**PROBLEM**
Set down the records below unchanged, everything from the line containing "Considering the image, is" down to the line containing "4996 millimetres", with both of those lines included.

*** DATASET ROWS

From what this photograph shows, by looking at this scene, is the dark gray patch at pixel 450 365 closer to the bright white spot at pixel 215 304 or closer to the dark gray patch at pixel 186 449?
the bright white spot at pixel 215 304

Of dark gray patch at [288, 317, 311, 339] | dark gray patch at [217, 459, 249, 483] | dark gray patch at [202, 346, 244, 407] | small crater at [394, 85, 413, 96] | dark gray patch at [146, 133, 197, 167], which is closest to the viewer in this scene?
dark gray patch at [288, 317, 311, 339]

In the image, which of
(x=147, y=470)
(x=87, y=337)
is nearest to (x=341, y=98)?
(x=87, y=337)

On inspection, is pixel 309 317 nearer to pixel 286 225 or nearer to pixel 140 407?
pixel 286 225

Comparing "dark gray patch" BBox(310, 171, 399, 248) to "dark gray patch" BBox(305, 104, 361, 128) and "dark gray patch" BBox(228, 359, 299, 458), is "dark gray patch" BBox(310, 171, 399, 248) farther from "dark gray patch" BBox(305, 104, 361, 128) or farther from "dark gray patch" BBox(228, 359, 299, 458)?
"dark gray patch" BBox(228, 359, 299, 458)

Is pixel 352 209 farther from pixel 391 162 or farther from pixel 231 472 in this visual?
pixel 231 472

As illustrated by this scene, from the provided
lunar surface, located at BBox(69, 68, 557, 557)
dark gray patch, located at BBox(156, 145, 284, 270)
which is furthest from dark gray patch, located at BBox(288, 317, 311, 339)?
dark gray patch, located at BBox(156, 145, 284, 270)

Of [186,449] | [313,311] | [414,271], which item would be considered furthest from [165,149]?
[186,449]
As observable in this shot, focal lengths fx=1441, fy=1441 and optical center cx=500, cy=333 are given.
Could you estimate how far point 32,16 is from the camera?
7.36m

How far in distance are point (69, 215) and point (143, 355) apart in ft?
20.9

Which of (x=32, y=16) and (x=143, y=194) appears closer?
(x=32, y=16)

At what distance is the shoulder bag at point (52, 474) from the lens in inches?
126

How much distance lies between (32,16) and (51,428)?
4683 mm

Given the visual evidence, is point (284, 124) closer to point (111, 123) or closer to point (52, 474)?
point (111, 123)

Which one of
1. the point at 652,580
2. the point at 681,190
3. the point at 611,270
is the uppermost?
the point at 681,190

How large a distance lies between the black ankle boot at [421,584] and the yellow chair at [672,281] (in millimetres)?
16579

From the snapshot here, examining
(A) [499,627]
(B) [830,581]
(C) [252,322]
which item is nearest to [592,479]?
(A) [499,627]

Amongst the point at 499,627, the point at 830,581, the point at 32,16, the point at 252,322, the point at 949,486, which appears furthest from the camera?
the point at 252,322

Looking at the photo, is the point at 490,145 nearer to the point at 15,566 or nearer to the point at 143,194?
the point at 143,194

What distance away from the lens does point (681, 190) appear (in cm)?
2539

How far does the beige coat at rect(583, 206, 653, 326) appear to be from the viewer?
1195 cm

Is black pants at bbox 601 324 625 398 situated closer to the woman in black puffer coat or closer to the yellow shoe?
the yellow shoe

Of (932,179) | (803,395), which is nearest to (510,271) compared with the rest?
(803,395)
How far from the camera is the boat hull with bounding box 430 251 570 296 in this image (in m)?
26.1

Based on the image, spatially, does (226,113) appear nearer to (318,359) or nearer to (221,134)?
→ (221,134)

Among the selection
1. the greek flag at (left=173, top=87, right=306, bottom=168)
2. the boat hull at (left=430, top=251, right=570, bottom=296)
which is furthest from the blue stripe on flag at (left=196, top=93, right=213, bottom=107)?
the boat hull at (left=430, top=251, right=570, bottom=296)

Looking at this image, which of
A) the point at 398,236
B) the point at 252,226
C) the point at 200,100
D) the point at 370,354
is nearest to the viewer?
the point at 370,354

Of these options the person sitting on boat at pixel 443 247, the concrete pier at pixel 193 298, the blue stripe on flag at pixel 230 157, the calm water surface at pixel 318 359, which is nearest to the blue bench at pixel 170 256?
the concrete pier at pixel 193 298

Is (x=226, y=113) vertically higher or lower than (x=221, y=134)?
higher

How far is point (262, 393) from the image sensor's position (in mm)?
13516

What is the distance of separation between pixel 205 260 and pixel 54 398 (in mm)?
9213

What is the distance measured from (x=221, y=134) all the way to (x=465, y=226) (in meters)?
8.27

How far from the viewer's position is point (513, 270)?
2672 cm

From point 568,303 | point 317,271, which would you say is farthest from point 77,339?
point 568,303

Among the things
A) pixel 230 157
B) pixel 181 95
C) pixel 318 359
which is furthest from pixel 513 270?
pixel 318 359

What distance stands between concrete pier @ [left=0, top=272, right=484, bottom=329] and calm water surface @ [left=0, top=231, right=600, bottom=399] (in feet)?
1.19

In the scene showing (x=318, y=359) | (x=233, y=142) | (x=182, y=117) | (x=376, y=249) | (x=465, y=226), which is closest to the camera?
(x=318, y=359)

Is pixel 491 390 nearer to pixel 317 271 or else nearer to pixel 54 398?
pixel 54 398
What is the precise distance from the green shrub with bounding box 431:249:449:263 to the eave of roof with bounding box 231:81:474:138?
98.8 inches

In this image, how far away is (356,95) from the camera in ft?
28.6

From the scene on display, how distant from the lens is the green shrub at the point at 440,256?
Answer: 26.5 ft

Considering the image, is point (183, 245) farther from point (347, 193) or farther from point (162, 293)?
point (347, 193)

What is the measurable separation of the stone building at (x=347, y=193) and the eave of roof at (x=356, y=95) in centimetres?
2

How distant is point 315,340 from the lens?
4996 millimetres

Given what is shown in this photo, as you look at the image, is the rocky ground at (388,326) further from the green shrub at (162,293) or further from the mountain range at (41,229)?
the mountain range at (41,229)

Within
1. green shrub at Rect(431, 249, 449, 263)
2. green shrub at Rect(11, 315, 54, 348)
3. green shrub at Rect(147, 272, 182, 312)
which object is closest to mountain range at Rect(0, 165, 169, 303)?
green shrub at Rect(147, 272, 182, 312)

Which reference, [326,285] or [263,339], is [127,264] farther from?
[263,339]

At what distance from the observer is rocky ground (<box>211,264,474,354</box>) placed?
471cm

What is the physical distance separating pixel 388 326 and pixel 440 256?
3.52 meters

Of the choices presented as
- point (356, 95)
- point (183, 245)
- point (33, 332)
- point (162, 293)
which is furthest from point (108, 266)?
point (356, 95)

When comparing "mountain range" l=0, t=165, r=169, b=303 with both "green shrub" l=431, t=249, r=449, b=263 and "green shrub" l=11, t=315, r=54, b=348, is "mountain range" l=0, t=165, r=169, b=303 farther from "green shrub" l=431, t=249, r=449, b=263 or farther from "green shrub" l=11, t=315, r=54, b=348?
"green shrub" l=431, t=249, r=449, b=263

******
*** DATASET ROWS

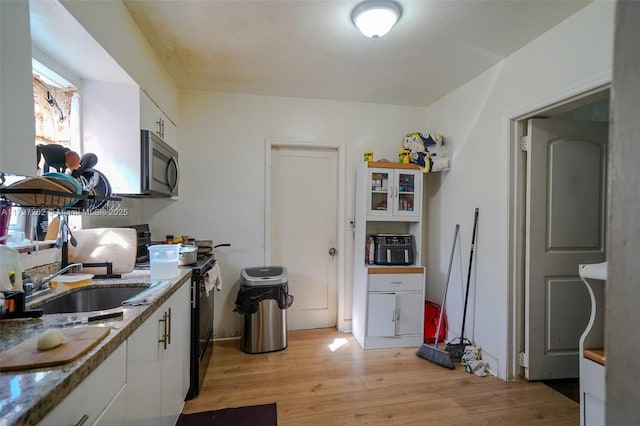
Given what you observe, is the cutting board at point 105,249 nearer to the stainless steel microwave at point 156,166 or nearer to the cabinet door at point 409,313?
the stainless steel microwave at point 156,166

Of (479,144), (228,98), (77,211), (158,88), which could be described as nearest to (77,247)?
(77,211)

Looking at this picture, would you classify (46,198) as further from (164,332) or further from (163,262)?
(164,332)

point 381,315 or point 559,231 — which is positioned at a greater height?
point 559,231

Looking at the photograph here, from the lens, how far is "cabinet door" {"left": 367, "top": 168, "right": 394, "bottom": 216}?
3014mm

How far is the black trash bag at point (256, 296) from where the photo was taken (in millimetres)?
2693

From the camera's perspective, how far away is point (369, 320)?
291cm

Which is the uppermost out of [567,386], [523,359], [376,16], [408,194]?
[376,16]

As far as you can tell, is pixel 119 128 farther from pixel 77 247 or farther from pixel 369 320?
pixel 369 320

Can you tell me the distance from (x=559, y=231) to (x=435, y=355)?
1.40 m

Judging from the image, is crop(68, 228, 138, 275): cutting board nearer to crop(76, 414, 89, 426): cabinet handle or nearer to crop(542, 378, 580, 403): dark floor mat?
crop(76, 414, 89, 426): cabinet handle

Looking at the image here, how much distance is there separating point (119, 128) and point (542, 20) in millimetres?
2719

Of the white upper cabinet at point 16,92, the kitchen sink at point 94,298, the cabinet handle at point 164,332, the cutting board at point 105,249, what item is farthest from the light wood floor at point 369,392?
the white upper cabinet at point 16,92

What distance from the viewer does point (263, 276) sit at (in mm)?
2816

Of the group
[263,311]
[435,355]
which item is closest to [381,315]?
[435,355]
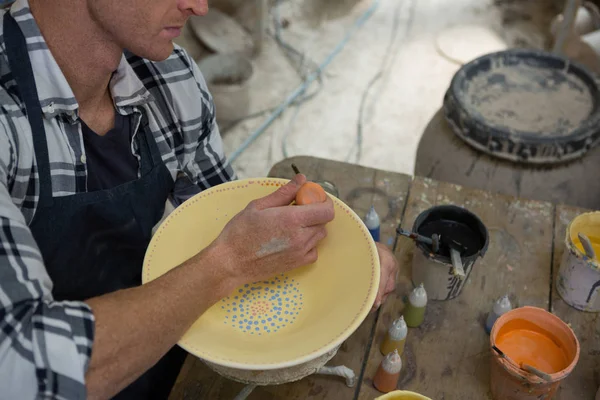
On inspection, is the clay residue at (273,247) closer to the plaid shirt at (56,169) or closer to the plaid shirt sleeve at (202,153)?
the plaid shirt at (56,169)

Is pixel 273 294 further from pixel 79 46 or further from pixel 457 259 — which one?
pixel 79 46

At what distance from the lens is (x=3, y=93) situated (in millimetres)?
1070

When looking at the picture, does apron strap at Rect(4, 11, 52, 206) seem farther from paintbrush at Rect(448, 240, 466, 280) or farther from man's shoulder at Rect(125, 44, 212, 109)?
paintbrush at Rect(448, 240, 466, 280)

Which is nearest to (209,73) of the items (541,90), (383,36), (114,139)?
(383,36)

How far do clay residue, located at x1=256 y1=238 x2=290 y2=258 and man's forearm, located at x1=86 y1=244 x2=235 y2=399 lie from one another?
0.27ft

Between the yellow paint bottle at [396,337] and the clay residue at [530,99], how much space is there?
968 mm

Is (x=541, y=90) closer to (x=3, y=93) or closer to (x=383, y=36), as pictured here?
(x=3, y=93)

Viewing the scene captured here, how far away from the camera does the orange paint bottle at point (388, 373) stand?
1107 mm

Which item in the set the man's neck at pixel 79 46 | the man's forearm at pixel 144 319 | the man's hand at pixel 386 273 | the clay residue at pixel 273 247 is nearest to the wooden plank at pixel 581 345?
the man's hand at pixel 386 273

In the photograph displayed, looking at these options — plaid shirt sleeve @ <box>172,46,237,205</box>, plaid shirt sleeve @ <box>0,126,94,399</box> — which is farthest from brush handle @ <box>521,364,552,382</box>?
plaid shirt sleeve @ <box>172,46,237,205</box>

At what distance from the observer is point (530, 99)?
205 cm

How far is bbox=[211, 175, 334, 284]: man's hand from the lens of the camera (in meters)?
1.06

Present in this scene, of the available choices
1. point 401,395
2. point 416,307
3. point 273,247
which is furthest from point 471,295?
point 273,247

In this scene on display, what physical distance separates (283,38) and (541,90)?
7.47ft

******

**TASK OUTPUT**
Considering the image, is point (183, 245) farther from point (347, 193) or farther from point (162, 293)?
point (347, 193)

What is the measurable separation of the stone building at (x=347, y=193) and the eave of roof at (x=356, y=95) in centimetres?
2

How distant is point 315,340 from the lens?
4996 millimetres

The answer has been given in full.